5. Born on the Fourth of July (1989) – The story of a true believer, who goes to Vietnam, comes back paralyzed from the waist down, as well as bitter, angry and cynical – who tries to drown himself in drugs and alcohol, before he recovers, and comes back to the land of the living. The film functions brilliantly as a companion piece to Platoon – which was about the war itself, whereas this one is about the aftermath of it. As is true of many Stone movies, there is a great performance at the center of the film – this time by Tom Cruise, who has arguably never been better.

4. Platoon (1986)
Platoon was the Best Picture Winner of 1986 – and it has aged better than practically any other film to win the prize that decade (only Amadeus is really in the same class). It is a Vietnam war film, based on Stone’s own experiences, who went over there as a true believer, only to become disillusioned by what he saw there, and torn between two mentors – Tom Berenger’s win at all costs, hardnosed sergeant, and Willem Dafoe’s, drug using hippie, who is still smarter than Berenger.

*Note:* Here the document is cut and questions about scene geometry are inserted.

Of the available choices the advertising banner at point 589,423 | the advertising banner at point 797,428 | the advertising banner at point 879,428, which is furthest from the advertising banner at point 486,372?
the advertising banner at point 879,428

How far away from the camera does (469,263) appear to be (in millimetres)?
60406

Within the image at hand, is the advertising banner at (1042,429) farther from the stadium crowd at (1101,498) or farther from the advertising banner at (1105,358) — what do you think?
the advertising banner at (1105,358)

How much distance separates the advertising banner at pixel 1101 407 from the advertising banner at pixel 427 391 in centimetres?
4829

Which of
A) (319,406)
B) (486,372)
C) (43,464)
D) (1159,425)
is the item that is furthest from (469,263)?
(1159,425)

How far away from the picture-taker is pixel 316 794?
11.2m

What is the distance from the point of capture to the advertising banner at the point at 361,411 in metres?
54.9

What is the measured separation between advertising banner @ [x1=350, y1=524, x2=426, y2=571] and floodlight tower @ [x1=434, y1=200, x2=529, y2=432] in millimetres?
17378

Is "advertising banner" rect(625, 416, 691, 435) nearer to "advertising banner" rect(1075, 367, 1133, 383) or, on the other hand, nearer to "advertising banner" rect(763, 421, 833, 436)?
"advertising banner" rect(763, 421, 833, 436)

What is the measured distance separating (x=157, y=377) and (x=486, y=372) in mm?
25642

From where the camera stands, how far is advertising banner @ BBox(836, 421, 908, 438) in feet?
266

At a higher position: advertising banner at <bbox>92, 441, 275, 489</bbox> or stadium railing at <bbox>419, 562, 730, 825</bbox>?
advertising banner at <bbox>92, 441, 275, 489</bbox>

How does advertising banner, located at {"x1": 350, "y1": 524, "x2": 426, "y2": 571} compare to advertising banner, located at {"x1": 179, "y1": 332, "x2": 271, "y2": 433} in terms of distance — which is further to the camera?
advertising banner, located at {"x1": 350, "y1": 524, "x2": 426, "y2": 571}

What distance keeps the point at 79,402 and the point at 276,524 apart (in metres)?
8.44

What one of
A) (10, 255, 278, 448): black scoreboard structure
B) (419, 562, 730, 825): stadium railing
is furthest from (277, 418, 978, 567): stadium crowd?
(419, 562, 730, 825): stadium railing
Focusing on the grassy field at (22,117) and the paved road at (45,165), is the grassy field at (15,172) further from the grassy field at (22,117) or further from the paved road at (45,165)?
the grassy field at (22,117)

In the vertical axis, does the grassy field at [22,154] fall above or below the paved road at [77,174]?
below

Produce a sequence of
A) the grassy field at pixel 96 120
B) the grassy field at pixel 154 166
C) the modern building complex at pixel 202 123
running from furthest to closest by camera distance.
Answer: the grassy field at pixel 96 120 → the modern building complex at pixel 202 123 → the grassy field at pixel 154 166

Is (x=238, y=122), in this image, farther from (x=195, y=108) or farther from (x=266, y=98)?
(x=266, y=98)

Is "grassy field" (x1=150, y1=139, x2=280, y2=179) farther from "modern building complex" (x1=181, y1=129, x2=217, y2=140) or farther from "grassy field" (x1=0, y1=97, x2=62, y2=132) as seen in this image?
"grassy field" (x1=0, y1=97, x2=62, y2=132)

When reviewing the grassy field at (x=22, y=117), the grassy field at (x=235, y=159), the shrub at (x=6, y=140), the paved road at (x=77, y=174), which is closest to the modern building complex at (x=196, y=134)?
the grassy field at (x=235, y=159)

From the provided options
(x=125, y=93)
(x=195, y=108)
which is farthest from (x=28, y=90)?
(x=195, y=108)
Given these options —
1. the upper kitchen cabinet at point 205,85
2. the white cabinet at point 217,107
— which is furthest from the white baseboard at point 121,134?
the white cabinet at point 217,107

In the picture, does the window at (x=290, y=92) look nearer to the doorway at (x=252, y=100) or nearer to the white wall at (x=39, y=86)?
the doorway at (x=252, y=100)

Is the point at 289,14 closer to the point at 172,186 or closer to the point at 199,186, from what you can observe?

The film is appropriately chaotic, and shows how a young man becomes confused and disillusioned. The film remains one of the best Vietnam War films ever made.

3. Nixon (1995)
Stone’s long (192 or 212 minutes) movie about the life of Richard Nixon is perhaps the greatest film ever made about a real life President. It shows some scenes of Nixon as a boy – but it mainly concentrates on him as a man, and politician, brilliantly played by Anthony Hopkins, as a man driven by his need to be loved to become the President – who is then destroyed by his hubris. It’s a Shakespearean story – brilliantly directed by Stone to be sure, and also brilliantly well written and acted. An utter, and complete, masterwork.

2. Natural Born Killers (1994) – This is perhaps the film I have seen more than any other – not just Oliver Stone film, but any of them. This chaotic, nightmarish vision of hell is over the top and violent from the first frames, and just keeps getting crazier. The film almost plays like its channel hoping, from one demented vision of America to the next – painting a portrait of lovers/killer on the run as heroes, villains and everything in between – but mainly as a product of their violent surroundings – and how they really are the quintessential American couple. Natural Born Killers was a favorite of mine in the 1990s – and continues to look better and better as the years pass.

1. JFK (1991) – Quite simply one of the most stunning films ever made. You don’t need to agree with Stone’s theories in the movie – just like you don’t really need to see Nixon or George W. Bush the same way he does to like those movies. What Stone captures in JFK is the massive sense of loss America experienced when JFK was assassinated. Yes, Stone is spinning a counter narrative here – and whether you see it as true, or the paranoid rantings of a madman, I really do not care. The skill in which Stone makes his argument, the mastery of style is stunning. One of the greatest films ever made.